Baltimoreans spent late afternoon and evening hours watching the violence spread on television as rioters burned civilian and law enforcement automobiles, looted stores and ran into Mondawmin Mall to empty its shelves. Amid reports of multiple injuries to law enforcement officers, Gov. Lawrence J. Hogan declared a state of emergency and activated the Maryland National Guard.
While the Rev. Frank M. Reid, pastor of Bethel A.M.E. Church told mourners at the funeral that "we are not here for a rally, but to glorify God," there were words of protest from the pulpit and silent political statements made from the pews.
Relatives of Eric Gardner, Amadou Diallo and other victims of police violence from the group Families United for Justice were in attendance, along with White House representative Broderick Johnson, Rep. Elijah Cummings, D-Maryland, and civil rights activist Dick Gregory.
The Rev. Jesse Jackson, who provided the closing words of reflection, said, "The central theme of Easter is, you don't have to be guilty to be crucified."

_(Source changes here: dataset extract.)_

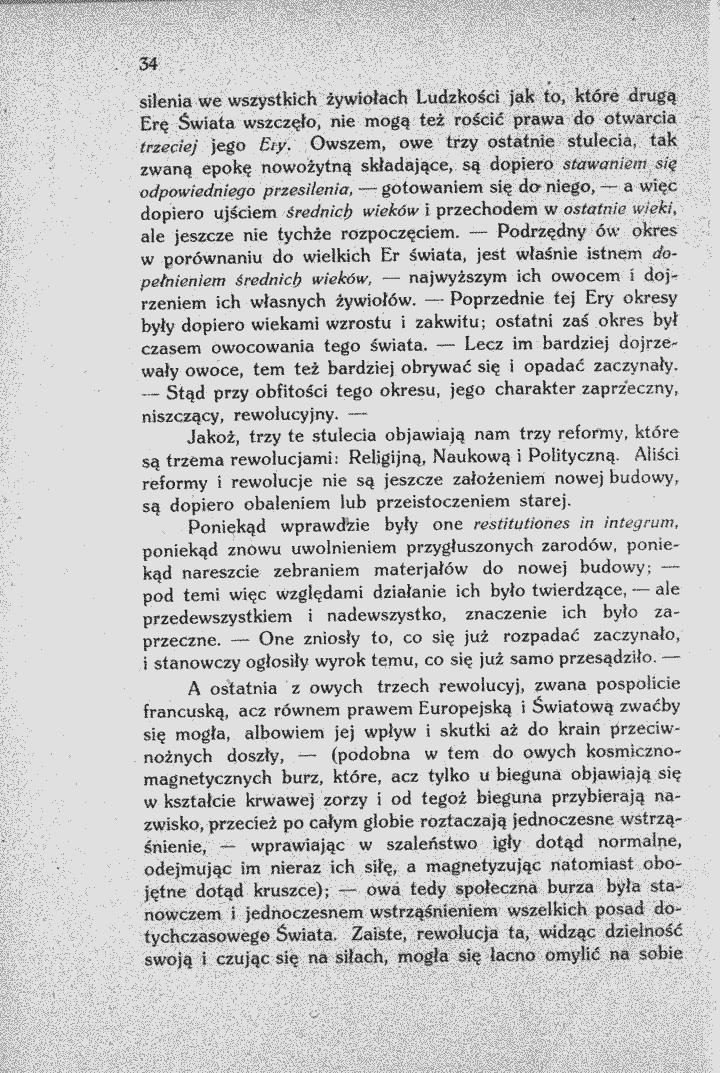 34

silenia we wszystkich żywiołach Ludzkości jak to, które drugą Erę Świata wszczęło, nie mogą też rościć prawa do otwarcia trzeciej jego Ery. Owszem, owe trzy ostatnie stulecia, tak zwaną epokę nowożytną składające, są dopiero stawaniem się odpowiedniego przesilenia, — gotowaniem się do niego, — a więc dopiero ujściem średnich wieków i przechodem w ostatnie wieki, ale jeszcze nie tychże rozpoczęciem. — Podrzędny ów okres w porównaniu do wielkich Er świata, jest właśnie istnem dopełnieniem średnich wieków, — najwyższym ich owocem i dojrzeniem ich własnych żywiołów. — Poprzednie tej Ery okresy były dopiero wiekami wzrostu i zakwitu; ostatni zaś okres był czasem owocowania tego świata. — Lecz im bardziej dojrzewały owoce, tem też bardziej obrywać się i opadać zaczynały. — Stąd przy obfitości tego okresu, jego charakter zaprzeczny, niszczący, rewolucyjny. —

Jakoż, trzy te stulecia objawiają nam trzy reformy, które są trzema rewolucjami: Religijną, Naukową i Polityczną. Aliści reformy i rewolucje nie są jeszcze założeniem nowej budowy, są dopiero obaleniem lub przeistoczeniem starej.

Poniekąd wprawdzie były one restitutiones in integrum, poniekąd znowu uwolnieniem przygłuszonych zarodów, poniekąd nareszcie zebraniem materjałów do nowej budowy; — pod temi więc względami działanie ich było twierdzące, — ale przedewszystkiem i nadewszystko, znaczenie ich było zaprzeczne. — One zniosły to, co się już rozpadać zaczynało, i stanowczy ogłosiły wyrok temu, co się już samo przesądziło. —

A ostatnia z owych trzech rewolucyj, zwana pospolicie francuską, acz równem prawem Europejską i Światową zwaćby się mogła, albowiem jej wpływ i skutki aż do krain przeciwnożnych doszły, — (podobna w tem do owych kosmiczno-magnetycznych burz, które, acz tylko u bieguna objawiają się w kształcie krwawej zorzy i od tegoż bieguna przybierają nazwisko, przecież po całym globie roztaczają jednoczesne wstrząśnienie, — wprawiając w szaleństwo igły dotąd normalne, odejmując im nieraz ich siłę, a magnetyzując natomiast obojętne dotąd kruszce); — owa tedy społeczna burza była stanowczem i jednoczesnem wstrząśnieniem wszelkich posad dotychczasowego Świata. Zaiste, rewolucja ta, widząc dzielność swoją i czując się na siłach, mogła się łacno omylić na sobie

During the wake the choir sang "I'll Fly Away" and large screens alternated the messages, "Black Lives Matter" and "& All Lives Matter."
The eulogy was given by the Rev. Jamal Harrison Bryant, of Empowerment Temple A.M.E. Church, who connected the miracle of Lazarus in Luke 7:11-15 to the death of Gray, an asthmatic who, as the Baltimore Sun reported, was sickened by lead paint as a child.
"Luke tells us, the young man (Lazarus) died," Bryant said. "Luke never told us how. ... Was it asthma? Lead paint? Excessive force? Not wearing a seat belt? All I know is, he (Gray) died."
Bryant challenged the community.
"It is not the time for us," he said, "to be on the corner drinking malt liquor, or playing the lottery or going to the Horseshoe Casino."
While Gray had a lengthy police record, Cummings contrasted his obituary, which recounted his being in the youth choir and a junior usher at Royal Light Missionary Baptist Church, with the coverage of his death, saying, "Did anybody recognize Freddie Gray when he was alive?"
Billy Murphy, an attorney representing the Gray family, asked "the press not to focus their attention on the one-half of a percent that did not know how to act."
It was another reference to the events of April 25, when thousands of protesters, such as Ralph Moore, of St. Ann Parish in Baltimore, peacefully marched to City Hall. Before the evening was done, however, several downtown businesses had been vandalized and looted and police had arrested 35 people.